> _Supplied text_:
Install via pip (recommended)

pip install opensquat
opensquat -k keywords.txt

Or clone the repository

git clone https://github.com/atenreiro/opensquat
cd opensquat
pip install -r requirements.txt
python3 opensquat.py -k keywords.txt

Repo users: in all the examples below, replace opensquat with python3 opensquat.py to run from a cloned checkout.


πŸ“¦ Requirements

  • Python 3.10+
  • Dependencies: confusable_homoglyphs, homoglyphs, colorama, requests, dnspython, beautifulsoup4

πŸ“– Usage

Basic Commands

# Default run
opensquat

# Show all options
opensquat -h

# Use custom keywords file
opensquat -k my_keywords.txt

Validation Options

# DNS validation via Quad9
opensquat --dns

# Check Certificate Transparency logs
opensquat --ct

# Scan for open ports (80/443)
opensquat --portcheck

# Cross-reference phishing databases
opensquat --phishing results.txt

Output Formats

# Save as JSON
opensquat -o results.json -t json

# Save as CSV
opensquat -o results.csv -t csv

Confidence Levels

Level Flag Description
0 -c 0 Very high (fewer results, high accuracy)
1 -c 1 High (default)
2 -c 2 Medium
3 -c 3 Low
4 -c 4 Very low (more results, more false positives)

Note: On the API side (--api), the five confidence levels map to four fuzziness values (exact, low, auto, high) β€” -c 3 and -c 4 both map to high. See Premium and API Modes for the full mapping and how to override with --api-fuzziness.


πŸ’Ž Premium and API Modes

openSquat supports three modes. The default (Community) is unchanged β€” existing users need no flags. The two Premium modes share a single openSquat API key; pick Premium Feed if you want the same local detection pipeline with a larger feed, or Premium API if you want server-side detection with no local feed download.

> _Aim of the task_: List every dependency named in the openSquat setup notes above.

> _Records supplied_:

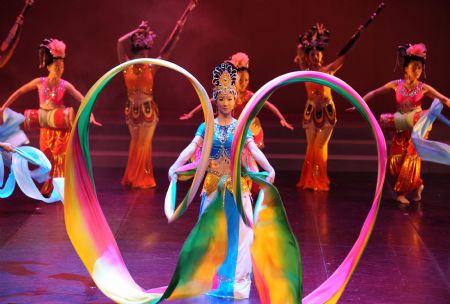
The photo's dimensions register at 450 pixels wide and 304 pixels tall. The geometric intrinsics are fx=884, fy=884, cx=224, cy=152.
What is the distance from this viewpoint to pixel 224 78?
5.36m

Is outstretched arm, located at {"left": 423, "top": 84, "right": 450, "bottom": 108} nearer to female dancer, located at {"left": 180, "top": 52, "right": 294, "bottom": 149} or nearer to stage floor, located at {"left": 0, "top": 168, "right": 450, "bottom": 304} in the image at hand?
stage floor, located at {"left": 0, "top": 168, "right": 450, "bottom": 304}

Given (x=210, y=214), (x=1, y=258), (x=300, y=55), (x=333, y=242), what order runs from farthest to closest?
1. (x=300, y=55)
2. (x=333, y=242)
3. (x=1, y=258)
4. (x=210, y=214)

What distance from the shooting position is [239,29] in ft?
41.8

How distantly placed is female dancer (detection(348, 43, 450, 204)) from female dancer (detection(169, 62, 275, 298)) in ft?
9.94

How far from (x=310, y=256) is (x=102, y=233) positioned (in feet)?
5.74

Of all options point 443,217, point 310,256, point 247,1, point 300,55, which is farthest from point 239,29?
point 310,256

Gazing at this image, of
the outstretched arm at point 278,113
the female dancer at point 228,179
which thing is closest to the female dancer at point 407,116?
the outstretched arm at point 278,113

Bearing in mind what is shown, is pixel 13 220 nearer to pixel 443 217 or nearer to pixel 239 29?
pixel 443 217

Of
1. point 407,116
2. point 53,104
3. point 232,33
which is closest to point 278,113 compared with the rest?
point 407,116

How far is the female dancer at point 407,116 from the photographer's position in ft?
26.2

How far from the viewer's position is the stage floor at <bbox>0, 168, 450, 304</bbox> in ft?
18.3

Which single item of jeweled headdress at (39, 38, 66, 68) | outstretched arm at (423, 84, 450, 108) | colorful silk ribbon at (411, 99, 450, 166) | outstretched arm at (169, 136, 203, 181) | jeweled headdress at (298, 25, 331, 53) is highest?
jeweled headdress at (298, 25, 331, 53)

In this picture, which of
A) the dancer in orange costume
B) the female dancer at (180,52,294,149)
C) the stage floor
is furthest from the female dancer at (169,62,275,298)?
the dancer in orange costume

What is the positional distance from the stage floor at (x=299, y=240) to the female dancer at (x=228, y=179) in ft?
0.46
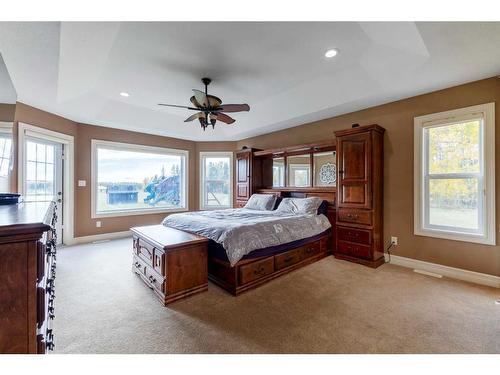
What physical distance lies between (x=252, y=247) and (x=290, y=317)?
816mm

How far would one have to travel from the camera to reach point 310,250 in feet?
11.6

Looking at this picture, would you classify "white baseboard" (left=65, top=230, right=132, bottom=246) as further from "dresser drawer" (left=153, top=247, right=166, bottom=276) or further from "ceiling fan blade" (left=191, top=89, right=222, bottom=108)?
"ceiling fan blade" (left=191, top=89, right=222, bottom=108)

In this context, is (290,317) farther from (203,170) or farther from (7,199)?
(203,170)

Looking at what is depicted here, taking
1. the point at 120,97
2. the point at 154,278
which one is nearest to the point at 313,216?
the point at 154,278

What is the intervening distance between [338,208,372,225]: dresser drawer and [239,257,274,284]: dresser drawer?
1.50 m

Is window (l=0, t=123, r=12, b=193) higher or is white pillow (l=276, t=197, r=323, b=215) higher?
window (l=0, t=123, r=12, b=193)

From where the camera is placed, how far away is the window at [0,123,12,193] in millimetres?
2135

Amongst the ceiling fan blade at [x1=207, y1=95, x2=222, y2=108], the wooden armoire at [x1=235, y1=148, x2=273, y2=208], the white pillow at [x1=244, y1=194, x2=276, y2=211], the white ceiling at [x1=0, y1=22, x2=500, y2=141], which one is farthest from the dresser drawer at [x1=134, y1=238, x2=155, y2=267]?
the wooden armoire at [x1=235, y1=148, x2=273, y2=208]

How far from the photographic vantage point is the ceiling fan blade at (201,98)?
2703mm

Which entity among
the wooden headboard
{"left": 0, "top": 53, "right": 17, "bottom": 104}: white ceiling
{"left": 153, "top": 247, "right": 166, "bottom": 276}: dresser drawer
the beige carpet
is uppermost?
{"left": 0, "top": 53, "right": 17, "bottom": 104}: white ceiling

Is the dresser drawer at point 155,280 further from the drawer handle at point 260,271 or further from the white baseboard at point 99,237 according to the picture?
the white baseboard at point 99,237

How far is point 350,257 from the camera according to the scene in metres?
3.56
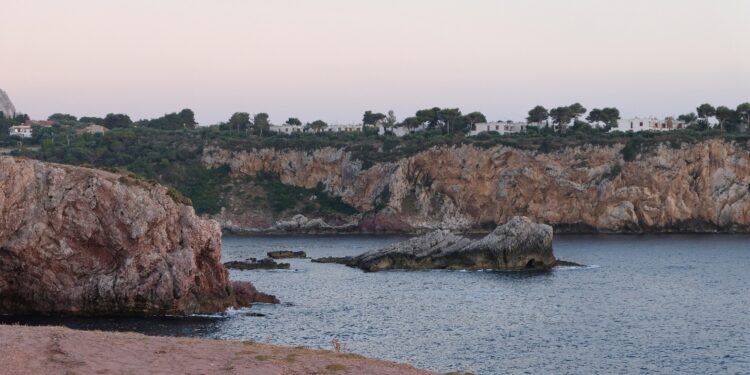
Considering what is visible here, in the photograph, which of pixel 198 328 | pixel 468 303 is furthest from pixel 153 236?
pixel 468 303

> _Exercise solution_: confusable_homoglyphs, homoglyphs, colorama, requests, dnspython, beautifulsoup4